A bottleneck of many RCTs is the low influx of participants [62,63,64]. Therefore, in this study we will be attentive on the inclusion speed: can a sufficient influx of students be expected per site; is there still a willingness to participate at the various levels of the organization, and are disturbing factors for the project expected (e.g. a reorganization)? In addition, we will closely monitor the influx of students during the recruitment phase by evaluating monthly if recruitment rates are on track, in order to identify potential problems in time and initiate additional actions to boost inclusion.

In order to recruit a sufficient number of students, we asked the advisory board to advise us about relevant recruitment strategies. The recruitment strategies that were mentioned like posts on the internal website of the schools and on social media, posters, information brochures and personal contact with educational professionals will be used in the study.

To increase the chance that we reach a sufficient number of students for our study, we decided that the inclusion period of students is six months. Consequently, there will be differences at baseline being the point in the school year the student is enrolled in the study. However, we expect these differences to be the same in the experimental and control condition. We will report this information and if necessary, we will take it into account during the data analysis.

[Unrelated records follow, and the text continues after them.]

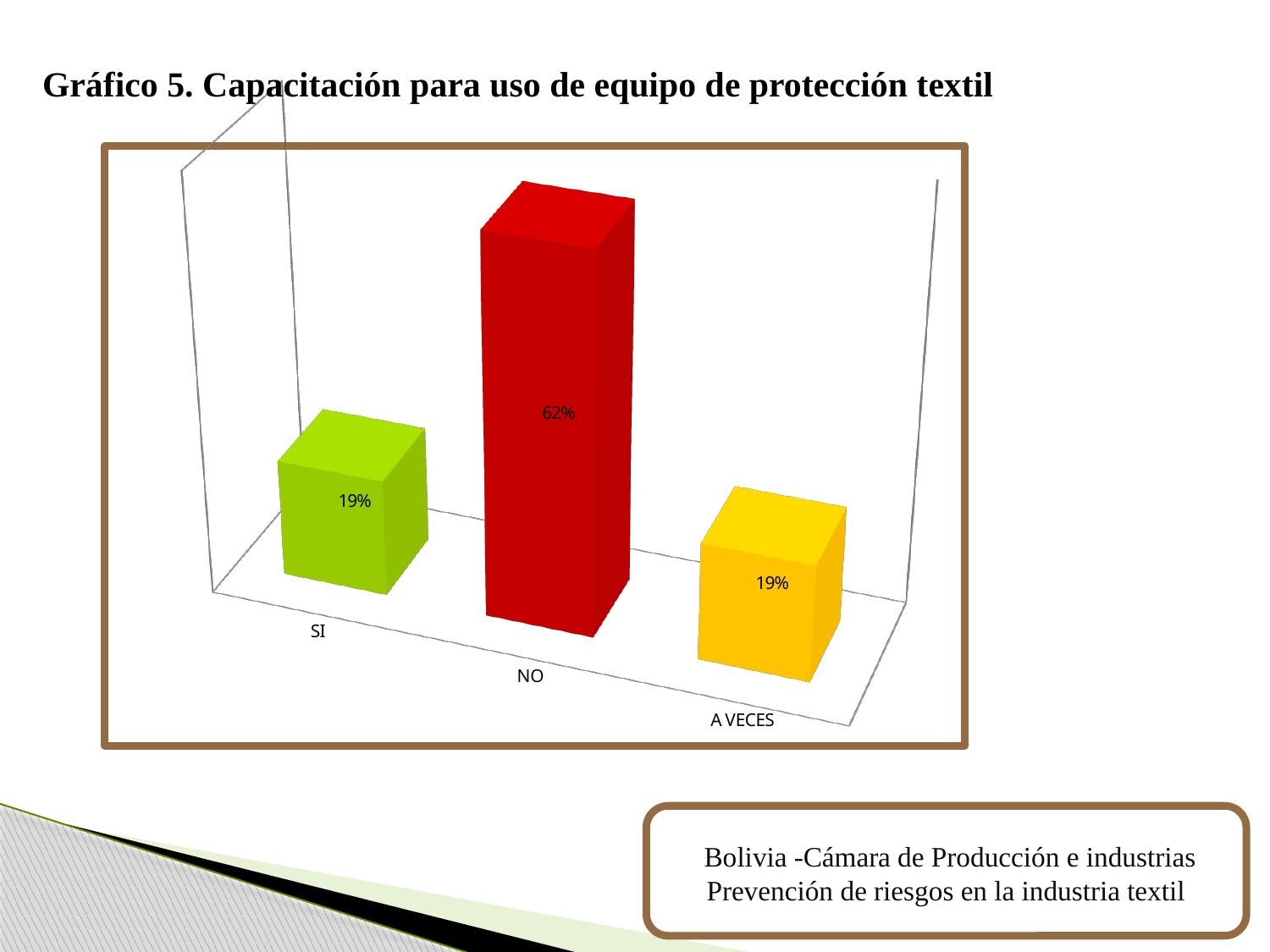
Which category has the highest value? NO How many categories are shown in the chart? 3 What is the title of the chart? Gráfico 5. Capacitación para uso de equipo de protección textil What is the value for A VECES? 19% What is the value for NO? 62% What kind of chart is shown on the slide? Bar chart What colour is the bar for NO? Red What is the difference between the values for NO and A VECES? 43% Which is larger, the value for NO or the value for A VECES? NO What is the total of the three values shown in the chart? 100% What is the value for SI? 19% What is the difference between the values for NO and SI? 43%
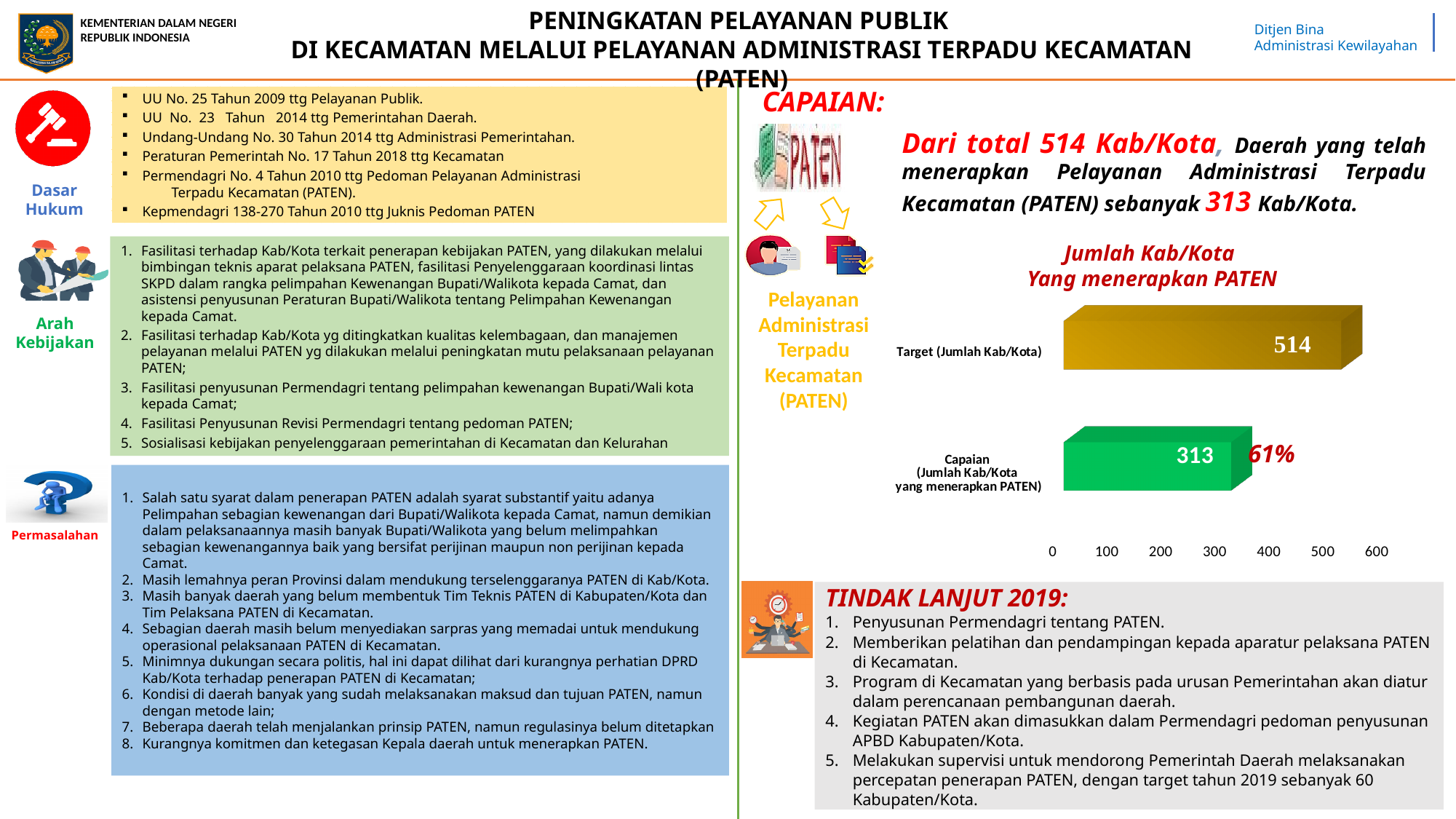
Is the value for Target in the chart greater or less than 500? greater What is the title of the chart on the slide? Jumlah Kab/Kota Yang menerapkan PATEN What is the difference between the Target bar and the Capaian bar in the chart? 201 Which is larger in the chart, the Target bar or the Capaian bar? Target (Jumlah Kab/Kota) What kind of chart is shown on the slide? Bar chart What is the value of the Target (Jumlah Kab/Kota) bar in the chart? 514 What is the value of the Capaian (Jumlah Kab/Kota yang menerapkan PATEN) bar in the chart? 313 Is the value for Capaian in the chart greater or less than 400? less Which bar in the chart is the lowest? Capaian (Jumlah Kab/Kota yang menerapkan PATEN) What percentage is printed next to the Capaian bar in the chart? 61% Which bar in the chart is the highest? Target (Jumlah Kab/Kota) How many bars are plotted in the chart? 2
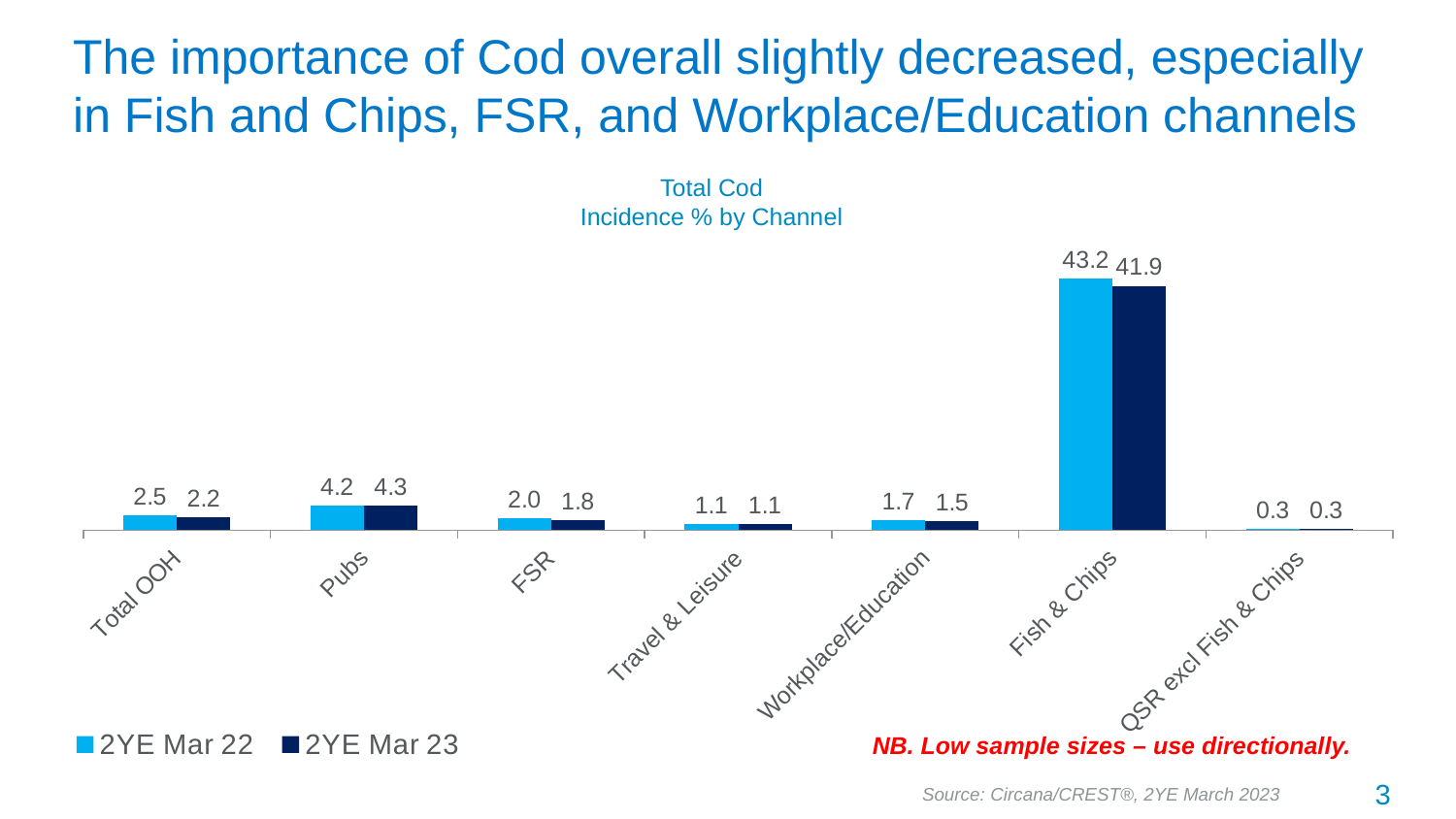
What is the title of the chart? Total Cod Incidence % by Channel What is the difference between the 2YE Mar 22 and 2YE Mar 23 values for Fish & Chips? 1.3 What is the value for Pubs in the 2YE Mar 23 series? 4.3 What is the value for Total OOH in the 2YE Mar 23 series? 2.2 What is the value for Fish & Chips in the 2YE Mar 22 series? 43.2 What kind of chart is shown on the slide? Bar chart How many series does the legend list? 2 Which is larger for FSR: the 2YE Mar 22 value or the 2YE Mar 23 value? 2YE Mar 22 Which channel has the highest value in the 2YE Mar 23 series? Fish & Chips How many channels are shown on the x axis? 7 Which channel has the lowest value in the 2YE Mar 22 series? QSR excl Fish & Chips What is the value for Workplace/Education in the 2YE Mar 22 series? 1.7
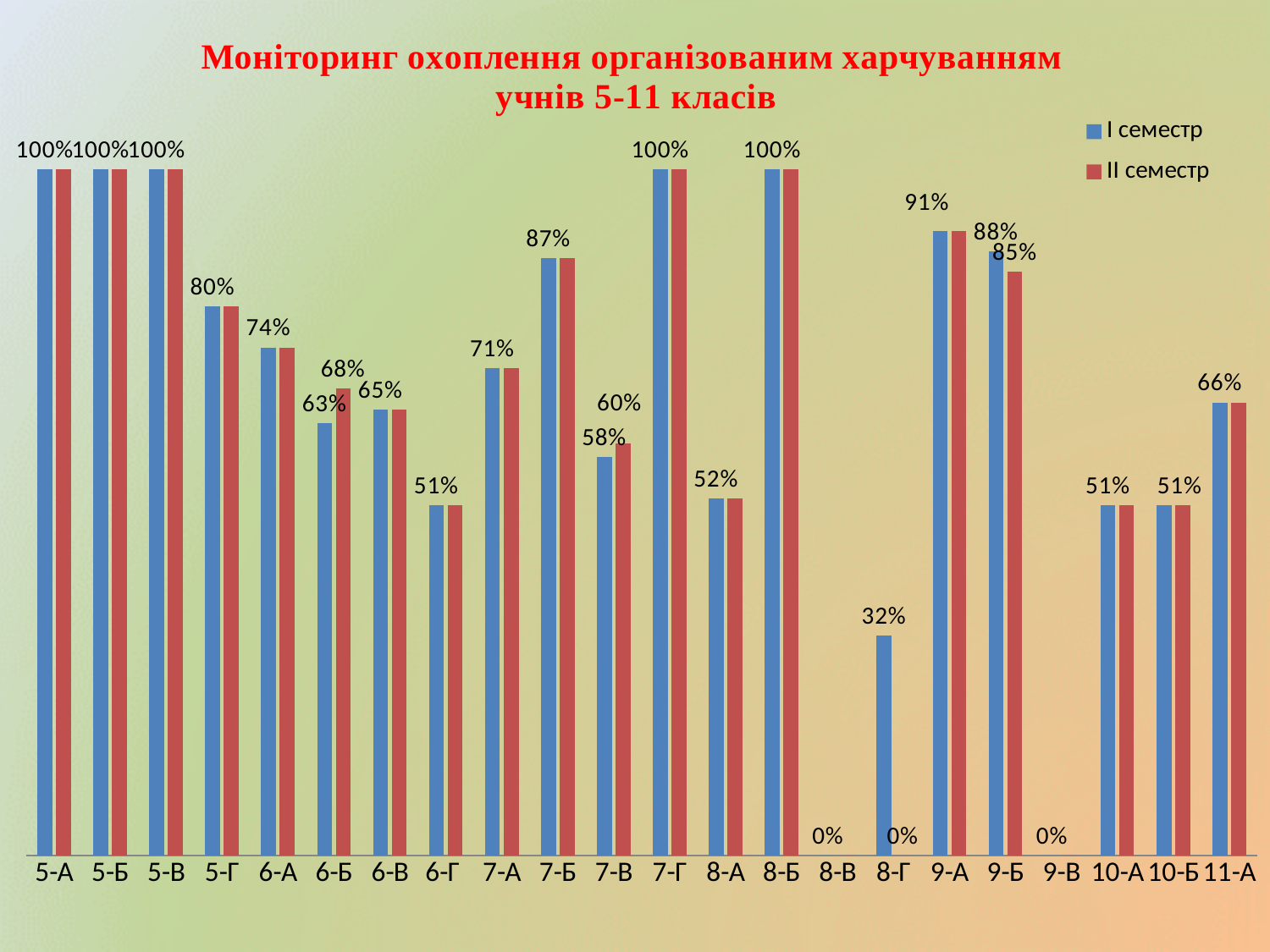
What is the value shown for class 5-Г? 80% How many classes are shown along the x axis? 22 By how many percentage points does the II семестр value for 6-Б exceed the I семестр value? 5 What is the II семестр value for class 8-Г? 0% How many series does the legend list? 2 Which class has the higher value, 9-А or 11-А? 9-А What is the I семестр value for class 8-Г? 32% What is the value shown for class 7-А? 71% What is the II семестр value for class 9-Б? 85% What kind of chart is shown on the slide? Bar chart Which classes show 0% for both semesters? 8-В and 9-В What are the two entries in the legend? I семестр and II семестр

In addition, the attrition of participants can be a threat to studies in which follow-up measurements are used [63, 65]. In the informed consent form of our study, students give permission to collect information about their school progress (drop-out, grades, and course credits) from the school’s administration system also in case they drop-out of the study. In this way, complete and objective data regarding our primary outcome (remaining in school) and a part of our secondary outcomes (study success) are guaranteed.